[EXERCISE GOAL]: In the article below on the US arms sale to Taiwan, translate this sentence into Spanish: "Beijing considers US weapons sales a flagrant violation of the longstanding 'One China' policy and has in the recent past charged Washington with intentionally destabilizing the region."
----- GIVEN TEXT
Tyler Durden's Photo
by Tyler Durden
Wednesday, Aug 04, 2021 - 11:20 PM

After a series of US-backed arms sales packages to Taiwan during Trump's last year in office, severely ratcheting tensions to where they are now, President Biden's administration on Wednesday approved its first arms sale to the island claimed by China

Bloomberg is describing the potential $750 million deal as including 40 new M109 self-propelled howitzers, essentially a highly maneuverable tank-like military vehicle with a giant gun, and some 1,700 kits designed to convert projectiles into more precise GPS-guided munitions.

M109A6, Wiki Commons

The contract by BAE Systems must first pass through congressional review, which is expected, and while it's not a large number for a foreign country sale at less than one billion dollars in weaponry, the symbolism is huge and will be seen as a provocation surely to be loudly denounced by China.

The howitzer and kit conversion sale is seen as geared toward improving the Taiwanese army's ability to repel a potential Chinese land invasion, based on similar equipment that the US Army currently possess.

According to commentary featured in Bloomberg by the influential US-Taiwan Business Council:

The proposal "serves as a timely reminder of the close national security partnership between the United States and Taiwan," as China is now violating Taiwan’s air defense identification zone "on a near-daily basis," said Rupert J. Hammond-Chambers, president of the U.S.-Taiwan Business Council. "We also hope to see additional offers from the Biden administration of new capabilities to Taiwan to both help expand its current military posture and to continue improving its multilayered self-defense capacity."

Indeed those PLA aerial incursions have only grown during the Biden administration, in part to 'answer' the Biden Pentagon's own monthly warship sail-throughs of the contested Taiwan Strait.

Taiwan is seeking a strategy dubbed as establishing "fortress Taiwan" - building up enough advanced weaponry to blunt a direct Chinese assault - at least until bigger allies could be called in. Last year after the Trump administration pushed forward an unprecedented seven major weapons systems sales to the democratic island, the South China Morning Post recently had warned of China's 'red lines': "Unlike other areas of territorial contention, such as in the South China Sea, analysts say Beijing will show no flexibility on this issue and has not ruled out force to reunify Taiwan with the mainland," it said at the time.

Beijing considers US weapons sales a flagrant violation of the longstanding 'One China' policy and has in the recent past charged Washington with intentionally destabilizing the region.
----------
----- DATA EXTRACT
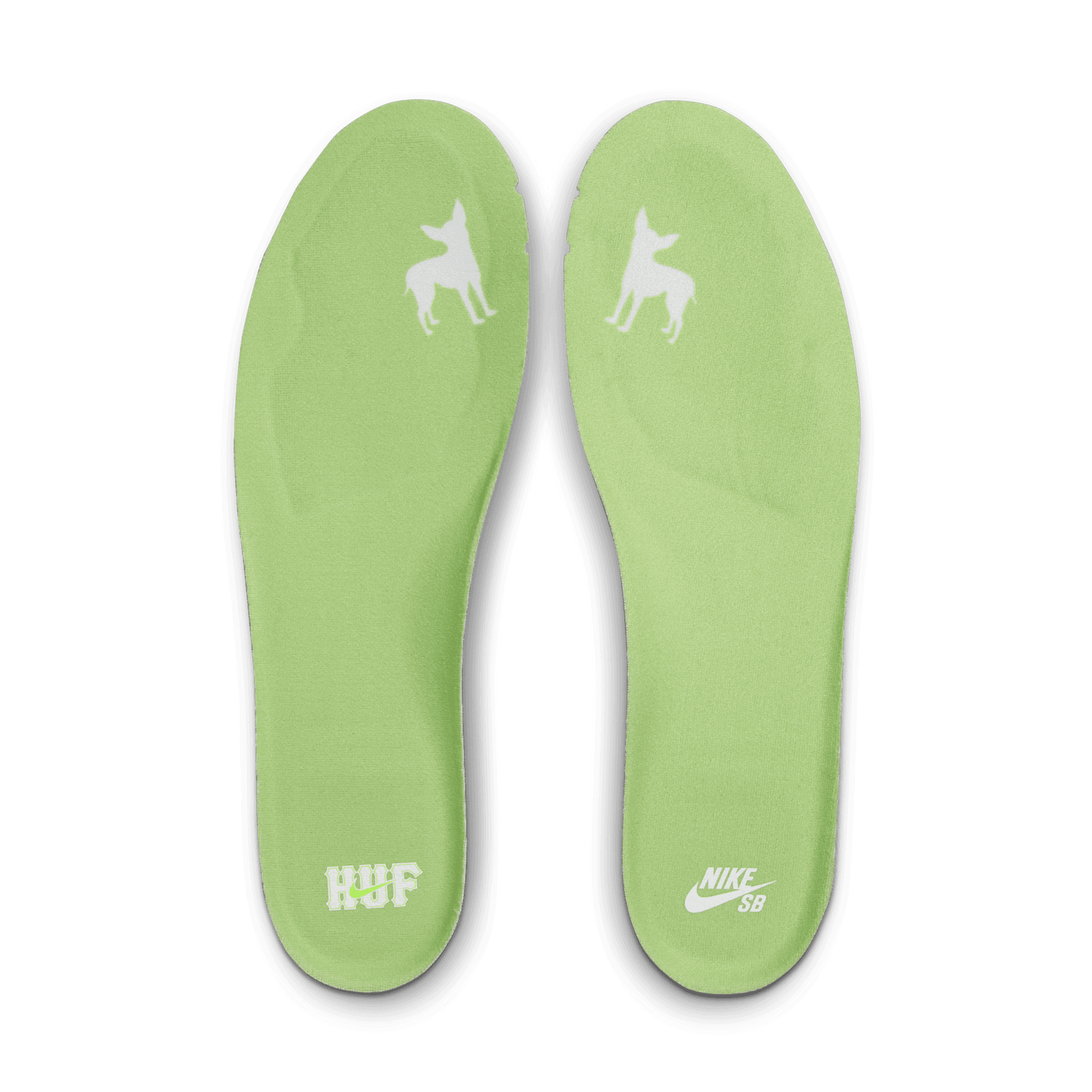 Nike SB Dunk Low OG - Huf City Pack
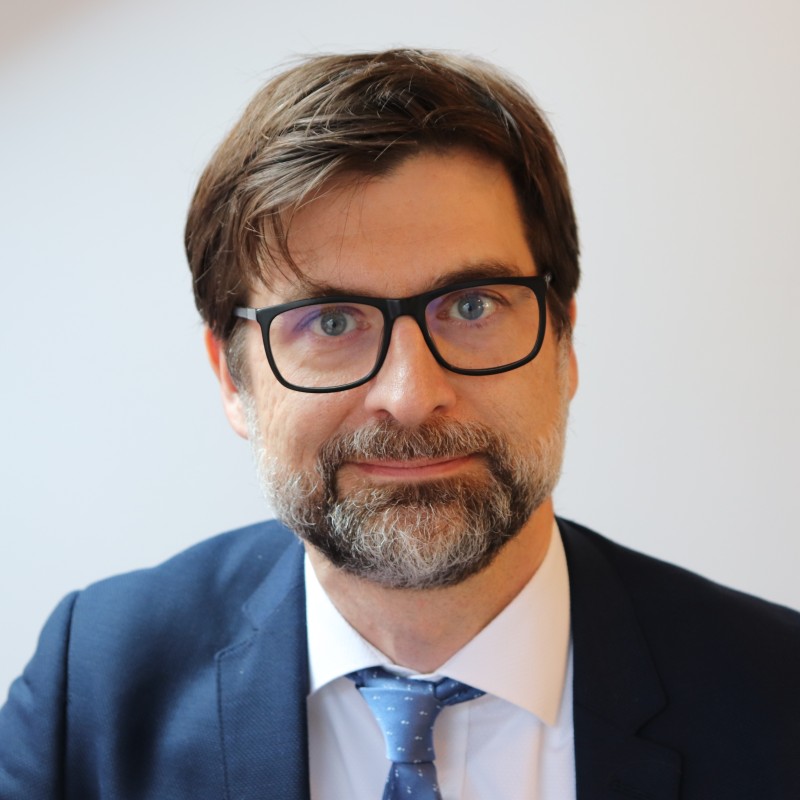 Istvan Petak: How AI is advancing our fight against cancer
----------
[RESPONSE BELOW]: Pekín considera las ventas de armas de Estados Unidos una flagrante violación de la política de 'Una sola China', vigente desde hace mucho tiempo, y en el pasado reciente ha acusado a Washington de desestabilizar intencionadamente la región.